The Aerospace-Defense group, one of the 197 industry groups IBD tracks, has advanced 22% in 2024. RTX and Lockheed Martin stand at the front of the pack of the traditional defense primes, climbing 40% and 13%, respectively, this year.

Other standouts include RocketLab, Howmet Aerospace and FTAI Aviation. Those stocks have seen triple-digit gains in 2024.

Palantir's Sankar argues that defense primes should have to prove their market mettle by weaning themselves off taxpayer funds and developing competitive commercial businesses to fund R&D efforts.

It's not as if legacy primary contractors have their head in the sand about the changing landscape. Most incumbent defense companies, most notably Lockheed Martin and Boeing, have undertaken corporate venture arms to spur innovation and invest in startup technology.

"They are trying to get with this program," Grundman says. "Changing the way maybe not the company itself is capitalized, but the way its projects or its technology management systems are capitalized is one of those changes."

Callan says defense industry giants will continue to define the market for the decade to come.

"The real question is what are their growth rates going to be?" Callan says. "How are their capital allocation strategies going to change?"

Bye, Bye Buybacks?

One thing that may change is how primes manage cash to stay competitive. Defense stocks typically appeal to risk-averse investors who like reliable dividends and increased value from share repurchases.

Pure play defense names typically have the luxury of utilizing shareholder friendly cash deployment strategies because they don't have to put their own money into research and development.

Since December 2019, the five major defense primes have completed 71 stock repurchases worth $59.59 billion, according to data from FactSet.
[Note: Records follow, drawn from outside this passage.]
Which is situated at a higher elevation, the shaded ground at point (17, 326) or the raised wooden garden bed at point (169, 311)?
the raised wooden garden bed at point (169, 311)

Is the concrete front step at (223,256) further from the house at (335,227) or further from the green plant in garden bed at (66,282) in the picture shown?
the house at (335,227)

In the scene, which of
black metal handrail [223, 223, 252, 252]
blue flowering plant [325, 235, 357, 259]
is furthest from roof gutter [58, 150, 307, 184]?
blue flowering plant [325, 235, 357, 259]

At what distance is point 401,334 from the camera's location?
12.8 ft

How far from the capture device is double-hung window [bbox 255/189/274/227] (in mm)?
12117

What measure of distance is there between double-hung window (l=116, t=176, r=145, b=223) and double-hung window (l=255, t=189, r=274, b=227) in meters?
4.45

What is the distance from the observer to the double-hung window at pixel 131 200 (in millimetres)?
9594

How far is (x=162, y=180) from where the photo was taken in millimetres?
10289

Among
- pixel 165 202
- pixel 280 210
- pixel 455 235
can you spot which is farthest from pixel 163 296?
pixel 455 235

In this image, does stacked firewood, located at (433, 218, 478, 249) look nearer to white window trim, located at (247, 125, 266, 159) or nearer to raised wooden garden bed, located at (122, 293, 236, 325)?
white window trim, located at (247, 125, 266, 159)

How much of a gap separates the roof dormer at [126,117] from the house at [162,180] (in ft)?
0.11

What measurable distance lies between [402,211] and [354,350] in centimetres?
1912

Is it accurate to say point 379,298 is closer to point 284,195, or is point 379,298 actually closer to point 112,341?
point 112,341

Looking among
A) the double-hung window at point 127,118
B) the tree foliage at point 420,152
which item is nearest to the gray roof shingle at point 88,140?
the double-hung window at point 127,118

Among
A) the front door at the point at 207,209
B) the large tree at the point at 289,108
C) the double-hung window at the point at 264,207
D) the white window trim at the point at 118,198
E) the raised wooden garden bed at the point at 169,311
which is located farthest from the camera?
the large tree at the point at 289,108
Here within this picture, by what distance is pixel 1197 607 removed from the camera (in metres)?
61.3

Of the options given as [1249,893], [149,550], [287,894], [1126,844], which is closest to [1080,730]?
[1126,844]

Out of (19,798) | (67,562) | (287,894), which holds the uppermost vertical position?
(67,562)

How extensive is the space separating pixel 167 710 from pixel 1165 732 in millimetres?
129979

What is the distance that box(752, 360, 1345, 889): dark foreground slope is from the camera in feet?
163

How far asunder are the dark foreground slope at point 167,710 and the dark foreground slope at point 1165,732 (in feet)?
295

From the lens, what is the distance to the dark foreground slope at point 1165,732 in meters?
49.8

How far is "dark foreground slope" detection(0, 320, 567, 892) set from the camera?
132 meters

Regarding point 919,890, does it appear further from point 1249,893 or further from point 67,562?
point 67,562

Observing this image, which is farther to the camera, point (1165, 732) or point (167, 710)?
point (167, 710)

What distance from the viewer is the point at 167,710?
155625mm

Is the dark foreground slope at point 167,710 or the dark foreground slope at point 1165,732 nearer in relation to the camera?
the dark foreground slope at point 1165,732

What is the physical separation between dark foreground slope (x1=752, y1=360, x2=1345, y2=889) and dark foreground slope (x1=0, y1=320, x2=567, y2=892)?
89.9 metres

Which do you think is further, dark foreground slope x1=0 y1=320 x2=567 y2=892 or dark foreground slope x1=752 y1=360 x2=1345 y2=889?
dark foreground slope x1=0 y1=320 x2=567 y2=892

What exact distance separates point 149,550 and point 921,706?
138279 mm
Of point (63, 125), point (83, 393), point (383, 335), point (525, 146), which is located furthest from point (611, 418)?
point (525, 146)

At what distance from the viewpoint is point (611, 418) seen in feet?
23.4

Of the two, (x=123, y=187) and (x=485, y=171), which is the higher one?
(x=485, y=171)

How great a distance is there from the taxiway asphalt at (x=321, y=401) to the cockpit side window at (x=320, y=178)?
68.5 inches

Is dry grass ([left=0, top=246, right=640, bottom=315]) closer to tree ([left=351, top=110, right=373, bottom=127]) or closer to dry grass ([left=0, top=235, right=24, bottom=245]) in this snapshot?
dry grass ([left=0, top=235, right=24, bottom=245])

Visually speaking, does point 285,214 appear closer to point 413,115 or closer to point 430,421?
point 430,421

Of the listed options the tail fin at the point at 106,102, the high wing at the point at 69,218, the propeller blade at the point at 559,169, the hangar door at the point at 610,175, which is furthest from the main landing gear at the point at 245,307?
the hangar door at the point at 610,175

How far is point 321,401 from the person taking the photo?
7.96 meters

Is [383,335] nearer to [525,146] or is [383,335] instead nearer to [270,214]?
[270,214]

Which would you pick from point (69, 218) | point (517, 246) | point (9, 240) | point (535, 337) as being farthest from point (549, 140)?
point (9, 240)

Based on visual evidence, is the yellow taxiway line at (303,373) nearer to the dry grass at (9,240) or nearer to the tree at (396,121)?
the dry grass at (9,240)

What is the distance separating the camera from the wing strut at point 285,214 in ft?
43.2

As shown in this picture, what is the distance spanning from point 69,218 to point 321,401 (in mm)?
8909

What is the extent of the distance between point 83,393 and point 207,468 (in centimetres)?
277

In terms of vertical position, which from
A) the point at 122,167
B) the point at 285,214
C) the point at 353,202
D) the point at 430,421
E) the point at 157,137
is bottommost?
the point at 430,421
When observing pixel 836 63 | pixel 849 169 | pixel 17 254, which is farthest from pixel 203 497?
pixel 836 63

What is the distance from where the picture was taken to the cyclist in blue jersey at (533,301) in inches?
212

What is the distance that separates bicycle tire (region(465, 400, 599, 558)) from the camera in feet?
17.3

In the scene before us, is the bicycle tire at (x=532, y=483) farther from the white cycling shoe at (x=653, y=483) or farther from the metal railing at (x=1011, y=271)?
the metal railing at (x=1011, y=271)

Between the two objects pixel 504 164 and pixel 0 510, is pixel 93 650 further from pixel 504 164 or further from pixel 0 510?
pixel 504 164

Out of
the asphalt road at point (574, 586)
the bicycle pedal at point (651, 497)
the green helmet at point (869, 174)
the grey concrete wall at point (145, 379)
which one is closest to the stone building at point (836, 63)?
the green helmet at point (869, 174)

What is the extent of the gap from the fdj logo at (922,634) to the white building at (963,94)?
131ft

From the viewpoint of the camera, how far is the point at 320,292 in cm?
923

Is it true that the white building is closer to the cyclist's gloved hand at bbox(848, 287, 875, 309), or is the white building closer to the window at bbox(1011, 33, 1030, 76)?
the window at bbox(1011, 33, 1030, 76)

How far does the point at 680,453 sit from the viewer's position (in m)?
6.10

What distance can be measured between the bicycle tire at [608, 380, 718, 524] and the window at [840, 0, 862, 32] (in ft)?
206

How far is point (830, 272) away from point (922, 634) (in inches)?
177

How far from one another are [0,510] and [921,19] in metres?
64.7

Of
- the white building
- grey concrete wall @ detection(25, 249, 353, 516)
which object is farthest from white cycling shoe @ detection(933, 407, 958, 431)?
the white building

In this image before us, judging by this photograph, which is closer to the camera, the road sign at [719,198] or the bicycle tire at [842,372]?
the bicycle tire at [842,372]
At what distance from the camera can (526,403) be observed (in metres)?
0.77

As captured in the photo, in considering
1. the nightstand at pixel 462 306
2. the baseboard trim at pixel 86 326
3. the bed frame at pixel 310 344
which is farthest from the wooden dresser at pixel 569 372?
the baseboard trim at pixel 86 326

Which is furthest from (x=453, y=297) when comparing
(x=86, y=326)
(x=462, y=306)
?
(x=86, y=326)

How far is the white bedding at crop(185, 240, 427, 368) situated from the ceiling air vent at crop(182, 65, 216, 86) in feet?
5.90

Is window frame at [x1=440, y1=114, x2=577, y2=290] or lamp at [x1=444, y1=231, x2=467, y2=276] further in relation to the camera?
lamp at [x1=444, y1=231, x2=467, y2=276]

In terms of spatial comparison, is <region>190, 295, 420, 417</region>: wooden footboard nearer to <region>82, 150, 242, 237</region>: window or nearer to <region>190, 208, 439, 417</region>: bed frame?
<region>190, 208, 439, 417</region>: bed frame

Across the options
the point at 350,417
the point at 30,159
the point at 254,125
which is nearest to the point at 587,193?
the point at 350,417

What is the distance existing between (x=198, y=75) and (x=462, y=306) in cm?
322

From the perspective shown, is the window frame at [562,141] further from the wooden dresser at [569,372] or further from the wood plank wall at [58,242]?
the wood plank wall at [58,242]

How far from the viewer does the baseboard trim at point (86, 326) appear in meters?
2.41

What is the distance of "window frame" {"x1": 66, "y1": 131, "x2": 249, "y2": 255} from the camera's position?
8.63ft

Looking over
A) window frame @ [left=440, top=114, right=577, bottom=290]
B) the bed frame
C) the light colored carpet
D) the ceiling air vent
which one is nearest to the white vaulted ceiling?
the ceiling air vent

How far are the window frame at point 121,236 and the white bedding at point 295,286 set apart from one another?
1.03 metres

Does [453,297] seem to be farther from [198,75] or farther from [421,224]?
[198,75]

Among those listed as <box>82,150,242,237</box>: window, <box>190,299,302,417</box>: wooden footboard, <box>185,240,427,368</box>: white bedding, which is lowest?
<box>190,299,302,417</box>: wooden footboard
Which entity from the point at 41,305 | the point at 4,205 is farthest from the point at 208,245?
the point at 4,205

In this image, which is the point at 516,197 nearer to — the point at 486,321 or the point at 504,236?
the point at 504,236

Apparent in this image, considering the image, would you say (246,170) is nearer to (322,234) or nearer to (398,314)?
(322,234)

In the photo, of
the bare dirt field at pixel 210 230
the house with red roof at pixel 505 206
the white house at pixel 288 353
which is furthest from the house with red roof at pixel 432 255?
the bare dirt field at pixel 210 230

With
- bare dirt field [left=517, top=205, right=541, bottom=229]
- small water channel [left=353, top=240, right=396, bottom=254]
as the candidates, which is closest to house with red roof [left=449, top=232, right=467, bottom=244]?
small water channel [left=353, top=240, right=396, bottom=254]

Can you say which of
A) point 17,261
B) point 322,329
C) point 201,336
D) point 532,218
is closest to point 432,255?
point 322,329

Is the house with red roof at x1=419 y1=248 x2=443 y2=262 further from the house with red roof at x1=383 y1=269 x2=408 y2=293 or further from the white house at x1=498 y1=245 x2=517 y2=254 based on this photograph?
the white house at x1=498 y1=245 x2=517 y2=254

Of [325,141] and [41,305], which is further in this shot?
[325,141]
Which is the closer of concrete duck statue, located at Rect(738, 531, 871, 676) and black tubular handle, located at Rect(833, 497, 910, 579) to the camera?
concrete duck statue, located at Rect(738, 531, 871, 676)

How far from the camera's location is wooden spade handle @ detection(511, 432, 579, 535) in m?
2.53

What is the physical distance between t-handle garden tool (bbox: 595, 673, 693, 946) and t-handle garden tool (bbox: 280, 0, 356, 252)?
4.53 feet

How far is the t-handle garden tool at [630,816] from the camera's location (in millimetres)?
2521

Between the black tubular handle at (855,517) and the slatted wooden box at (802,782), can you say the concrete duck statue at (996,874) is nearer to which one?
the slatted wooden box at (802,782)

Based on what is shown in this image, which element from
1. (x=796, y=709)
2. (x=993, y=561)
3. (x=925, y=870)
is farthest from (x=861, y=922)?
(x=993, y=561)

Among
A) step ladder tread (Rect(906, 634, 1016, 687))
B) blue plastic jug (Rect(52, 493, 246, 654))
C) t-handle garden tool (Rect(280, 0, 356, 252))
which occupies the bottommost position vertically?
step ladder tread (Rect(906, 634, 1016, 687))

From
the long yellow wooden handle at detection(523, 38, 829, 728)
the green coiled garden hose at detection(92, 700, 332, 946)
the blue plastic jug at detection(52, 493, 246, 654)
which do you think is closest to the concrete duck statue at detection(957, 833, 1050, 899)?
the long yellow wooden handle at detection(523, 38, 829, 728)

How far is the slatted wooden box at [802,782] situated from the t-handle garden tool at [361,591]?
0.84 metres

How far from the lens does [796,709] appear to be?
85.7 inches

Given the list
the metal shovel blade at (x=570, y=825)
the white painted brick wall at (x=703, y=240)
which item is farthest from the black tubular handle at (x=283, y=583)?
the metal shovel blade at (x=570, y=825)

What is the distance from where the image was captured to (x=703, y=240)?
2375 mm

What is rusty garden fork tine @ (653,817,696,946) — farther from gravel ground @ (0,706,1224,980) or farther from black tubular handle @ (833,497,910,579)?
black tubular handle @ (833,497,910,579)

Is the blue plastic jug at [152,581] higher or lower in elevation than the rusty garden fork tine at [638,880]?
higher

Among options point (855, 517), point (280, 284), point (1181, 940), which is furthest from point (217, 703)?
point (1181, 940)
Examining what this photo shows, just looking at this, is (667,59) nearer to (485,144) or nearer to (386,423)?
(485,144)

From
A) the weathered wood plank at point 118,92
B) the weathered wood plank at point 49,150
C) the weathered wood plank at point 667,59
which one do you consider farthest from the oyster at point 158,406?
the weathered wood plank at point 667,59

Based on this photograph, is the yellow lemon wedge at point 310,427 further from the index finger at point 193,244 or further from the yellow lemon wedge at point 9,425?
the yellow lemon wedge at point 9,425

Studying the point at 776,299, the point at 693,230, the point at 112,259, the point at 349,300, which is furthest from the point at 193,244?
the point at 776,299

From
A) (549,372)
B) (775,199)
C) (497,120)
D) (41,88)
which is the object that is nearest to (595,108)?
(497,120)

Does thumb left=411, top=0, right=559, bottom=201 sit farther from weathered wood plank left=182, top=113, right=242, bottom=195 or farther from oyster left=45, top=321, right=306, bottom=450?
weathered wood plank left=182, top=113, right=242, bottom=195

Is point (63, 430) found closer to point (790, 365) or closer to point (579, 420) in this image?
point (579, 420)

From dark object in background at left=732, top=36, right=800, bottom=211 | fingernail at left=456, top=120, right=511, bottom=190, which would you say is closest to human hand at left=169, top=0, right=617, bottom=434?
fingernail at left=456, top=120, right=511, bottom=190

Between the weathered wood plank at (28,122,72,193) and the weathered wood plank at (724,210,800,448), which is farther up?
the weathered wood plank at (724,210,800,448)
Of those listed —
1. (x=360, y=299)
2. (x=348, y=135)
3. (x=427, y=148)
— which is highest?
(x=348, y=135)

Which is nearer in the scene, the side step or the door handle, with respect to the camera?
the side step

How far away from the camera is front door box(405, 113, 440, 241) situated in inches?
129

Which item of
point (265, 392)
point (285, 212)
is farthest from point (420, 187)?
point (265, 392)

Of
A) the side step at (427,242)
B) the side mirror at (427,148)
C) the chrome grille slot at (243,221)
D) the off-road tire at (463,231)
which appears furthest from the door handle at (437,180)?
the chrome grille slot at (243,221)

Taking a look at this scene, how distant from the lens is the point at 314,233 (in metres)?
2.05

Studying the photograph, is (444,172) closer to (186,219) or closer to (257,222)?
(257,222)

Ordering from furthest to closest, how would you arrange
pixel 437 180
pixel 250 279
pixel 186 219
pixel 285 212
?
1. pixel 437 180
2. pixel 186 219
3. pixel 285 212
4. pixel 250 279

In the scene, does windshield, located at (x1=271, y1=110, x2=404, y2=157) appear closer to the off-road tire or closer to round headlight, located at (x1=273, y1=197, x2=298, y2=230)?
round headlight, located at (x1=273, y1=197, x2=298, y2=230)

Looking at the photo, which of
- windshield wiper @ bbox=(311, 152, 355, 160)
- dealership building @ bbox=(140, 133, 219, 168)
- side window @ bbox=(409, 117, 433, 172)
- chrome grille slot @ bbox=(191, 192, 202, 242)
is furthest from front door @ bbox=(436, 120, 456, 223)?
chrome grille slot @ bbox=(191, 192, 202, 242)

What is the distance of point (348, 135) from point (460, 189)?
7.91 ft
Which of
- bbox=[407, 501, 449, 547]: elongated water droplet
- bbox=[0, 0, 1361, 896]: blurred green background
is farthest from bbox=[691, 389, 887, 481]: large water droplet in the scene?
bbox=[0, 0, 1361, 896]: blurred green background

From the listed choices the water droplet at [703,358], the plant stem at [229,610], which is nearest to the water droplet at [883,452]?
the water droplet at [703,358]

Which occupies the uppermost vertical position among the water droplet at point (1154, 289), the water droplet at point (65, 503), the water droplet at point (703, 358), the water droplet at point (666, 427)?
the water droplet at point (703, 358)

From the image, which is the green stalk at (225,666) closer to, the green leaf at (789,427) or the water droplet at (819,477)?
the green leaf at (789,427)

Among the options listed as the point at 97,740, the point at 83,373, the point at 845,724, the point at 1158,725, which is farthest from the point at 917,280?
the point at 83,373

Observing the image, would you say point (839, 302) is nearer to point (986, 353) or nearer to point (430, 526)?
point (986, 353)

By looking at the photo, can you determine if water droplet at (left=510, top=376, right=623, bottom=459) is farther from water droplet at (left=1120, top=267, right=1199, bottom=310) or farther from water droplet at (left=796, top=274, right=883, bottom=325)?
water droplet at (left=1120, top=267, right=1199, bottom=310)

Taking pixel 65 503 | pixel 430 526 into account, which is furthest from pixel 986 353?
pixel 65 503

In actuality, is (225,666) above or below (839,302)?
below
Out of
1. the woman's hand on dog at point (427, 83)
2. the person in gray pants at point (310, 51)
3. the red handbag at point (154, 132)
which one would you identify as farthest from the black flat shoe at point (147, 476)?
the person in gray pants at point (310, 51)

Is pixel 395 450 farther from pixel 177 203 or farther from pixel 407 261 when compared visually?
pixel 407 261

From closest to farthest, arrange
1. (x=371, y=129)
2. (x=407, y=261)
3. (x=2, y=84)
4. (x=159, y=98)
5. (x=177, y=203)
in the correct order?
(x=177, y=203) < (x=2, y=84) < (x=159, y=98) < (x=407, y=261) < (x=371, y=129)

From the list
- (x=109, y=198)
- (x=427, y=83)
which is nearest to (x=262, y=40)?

Defense contractors' penchant for buybacks has drawn ire from the DOD for years. Aside from griping, Callan says the agency can't really tell defense primes how to run their business.

"They might be able to award more work to some of these smaller companies that are investing ahead of need and can deliver at a faster pace than some of the larger primes" Callan says.

But market forces could be a natural solution. The continued success of tech upstarts like Palantir and Anduril may pressure defense companies to invest more cash in tech development to remain competitive.

Diversification Will Define The Industry

If consolidation was a defining feature of the sector post-Cold War, the key trend now is diversification.

That diversity will not only play out in the number of firms among big defense contractors, but also in terms of how they fund their projects. Grundman identifies capital deployment as an important watch item for investors.

"Different companies will adopt different strategies and ultimately business models to respond to this perturbation in the industry," Grundman says. "I think on balance more of them are going to have to invest relatively more money into remaining competitive and on time."